Teaching is the hardest thing I've ever done. My first day of class was a disaster, but it probably could have gone worse. I'm not sure what I was expecting. but it was something along the lines of all the students being just like me, excited to learn about the possibilities that computers can offer with the dispositions and childlike innocence of kindergarteners. My first class was the second period, 9-10. I stepped into the classroom and the students filled in behind me—that is the first custom I discovered, students waiting to enter a classroom until the teacher arrives. I set my things at the little teacher podium in the corner next to the eroded blackboard and took out my chalk. I noticed that my arms had gone numb—this happens when I get nervous about public speaking. I ignored it and pre-broke a long new piece of chalk so I wouldn't have to suffer the embarrassment of it breaking in front of the class from nervous shaking hands.
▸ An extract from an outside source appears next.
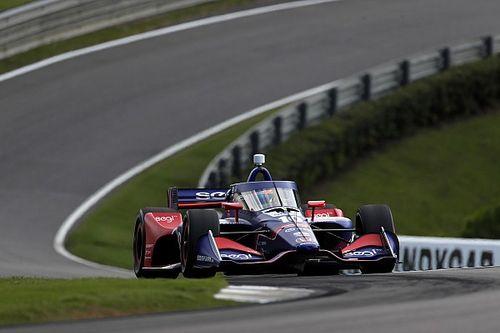 Palou saldrá tercero en la primera carrera de la IndyCar 2021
I ignored my numb arms and continued on with writing on the board my name, Madame Kimberly. I stopped here, thinking my last name was entirely too difficult to try, but after I made the class repeats it they insisted I give them my last name and surprisingly they guessed at the pronunciation and weren't too far off so I added it to the board just under my first name. It didn't matter though because they resorted to the cultural hissing, snapping, and "Madame!" "Madame!" used to get one's attention. I can't say I like it, but I also can't say I haven't used it on the other volunteers. Works like a charm. 
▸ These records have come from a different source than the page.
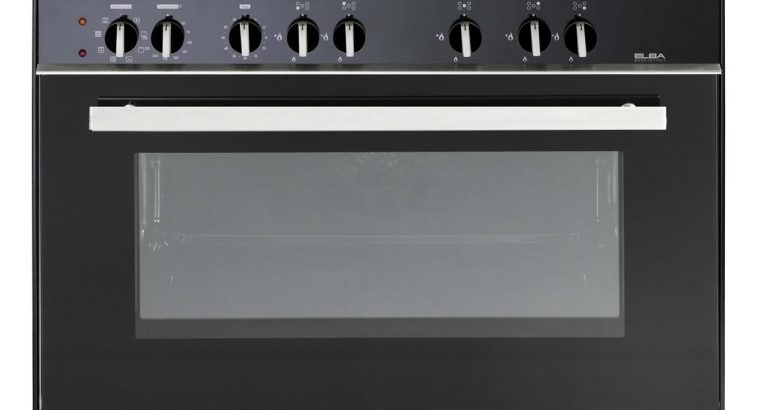 ELBA 90cm 5 Burner Gas Stove/Electric Oven Black –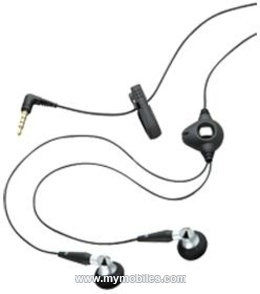BlackBerry Stereo Headset  3.5mm ACC-14322-203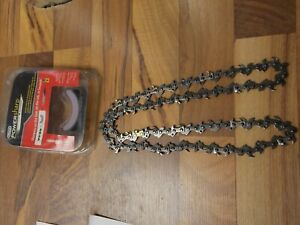 1-PS55-16-034-Oregon-replacement-chainsaw-chain-use-with-power-sharp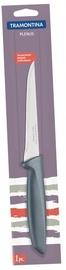 Tramontina Plenus Steak Knife 13cm Grey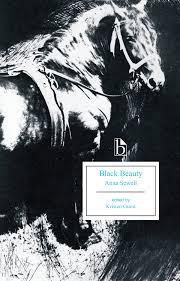 black beauty broadview press black beauty written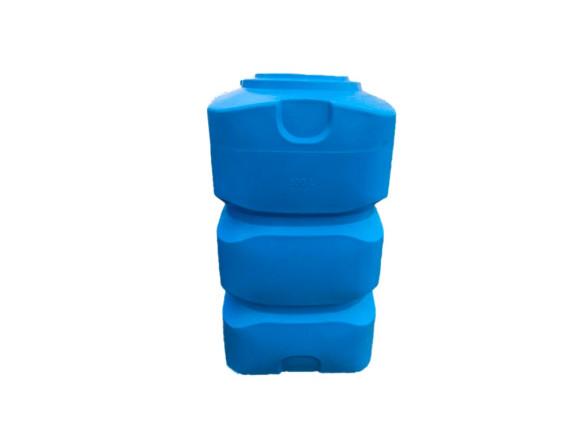 Емкость для воды BK-500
The rest of the class I went through my perfectly planned lesson as the students asked my silly questions and laughed at my pronunciation of things. There was a constant murmur as I wrote notes on the board and as I began answering one question another student would interrupt with a new question. In Cameroon, the student take their note-taking very seriously. They do not take notes ask the teacher speaks, but only if the teacher instructs to take the notes. They are carefully organized and outlined on the far left quarter of the blackboard for each lesson. Throughout the class I was constantly reminding the students to write things down as I dictated them and repeated them slowly. During the whole class, almost every student had a smile on their face like they were on the verge of laughing at me. It was extremely uncomfortable and was the longest hour ever. After the bell sounded one girl asked if she could take my picture, and despite my "no" her and five other kids had taken their phones out to snap a photo of "la blanche". 
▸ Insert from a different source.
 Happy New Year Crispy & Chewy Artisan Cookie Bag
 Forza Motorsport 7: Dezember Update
Today I was hoping it would be a little better because It was my weekly hours in the computer lab! All the classes I'd observed had been relatively quiet with kids focused on their individual tasks using Word or Excel. I sat in on (IT) Eric's class, the other Premières, and they were perfect—hardly asking any questions and diligently working. I sat with one girl in the back row who was having a hard time moving the mouse over the start button. I then showed her how the keyboard worked which really blew her mind, while the rest of the class typed the lyrics to their favorite song and made words bold, italic, giant and cursive. My class filed in after the bell rang and the hissing snapping madame-ing commenced and didn't stop for a whole hour. Students would call me over just to tell me they'd finished typing something. I impressed myself with my french today—only a couple mistakes that students corrected and less giggling than the first class, but I can tell they're testing me. High school is hard being a student, I never even thought about what the teachers go through. When most of the students left the computer lab the same girl from yesterday asked me if she could take another picture and then showed me that she had changed her background the the paparazzi picture she had taken of me the day before. It made me mad and flattered at the same time. They're testing me and teasing me and laughing at me and analyzing me from my birkenstocks to my blonde curly hair, but I think they like me. I do.